Many properties related to security or concurrency must be encoded as so-called hyperproperties, temporal properties that allow reasoning about multiple traces of a system. However, despite recent advances on model checking hyperproperties, there is still a lack of higher-level specification languages that can effectively support software engineering practitioners in verifying properties of this class at early stages of system design. Alloy is a lightweight formal method with a high-level specification language that is supported by automated analysis procedures, making it particularly well-suited for the verification of design models at early development stages. It does not natively support, however, the verification of hyperproperties. This work proposes HyperPardinus, a new model finding procedure that extends Pardinus -- the temporal logic backend of the Alloy language -- to automatically verify hyperproperties over relational models by relying on existing low-level model checkers for hyperproperties. It then conservatively extends Alloy to support the specification and automatic verification of hyperproperties over design models, as well as the visualization of (counter-)examples at a higher-level of abstraction. Evaluation shows that our approach enables modeling and finding (counter-)examples for complex hyperproperties with alternating quantifiers, making it feasible to address relevant scenarios from the state of the art.

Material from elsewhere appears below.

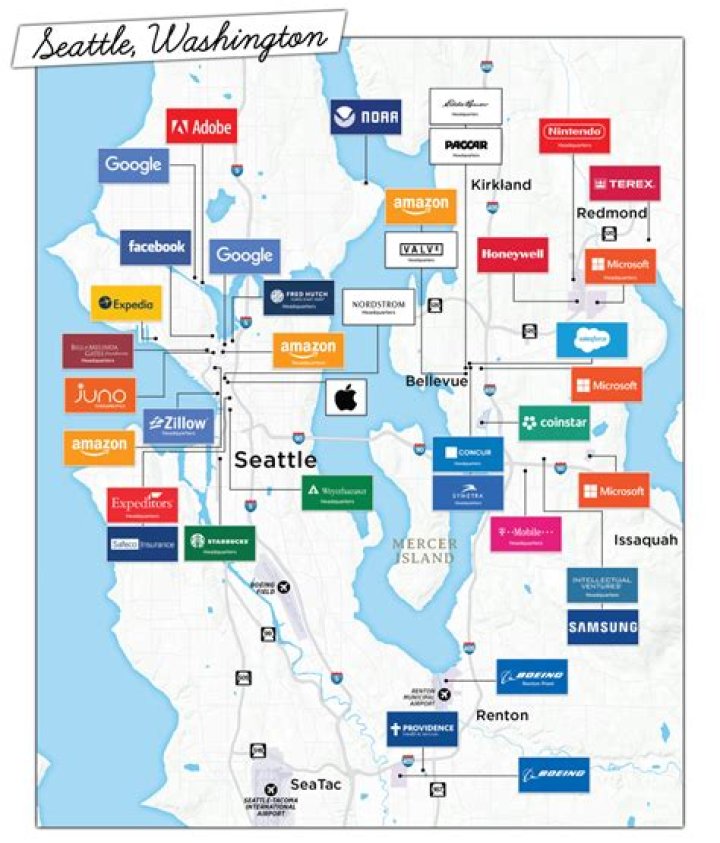 What tech companies are in Seattle?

翻译：许多与安全性或并发性相关的属性必须被编码为所谓的高阶属性——一种能够对系统多条轨迹进行推理的时序属性。然而，尽管近年来在高阶属性的模型检测方面取得了进展，目前仍缺乏能够有效支持软件工程实践者在系统设计早期阶段验证此类属性的高层规约语言。Alloy 是一种轻量级形式化方法，其具备由自动化分析程序支持的高层规约语言，使其特别适用于在开发早期阶段验证设计模型。然而，它本身并不支持高阶属性的验证。本研究提出了 HyperPardinus，一种新的模型查找过程，它扩展了 Pardinus（Alloy 语言的时序逻辑后端），通过依赖现有的低阶高阶属性模型检测器，自动验证关系模型上的高阶属性。随后，它保守地扩展了 Alloy，以支持在设计模型上对高阶属性的规约与自动验证，并在更高抽象层次上可视化（反）示例。评估表明，我们的方法能够为具有交替量词的复杂高阶属性建模并查找（反）示例，从而使其能够处理当前技术发展水平中的相关场景。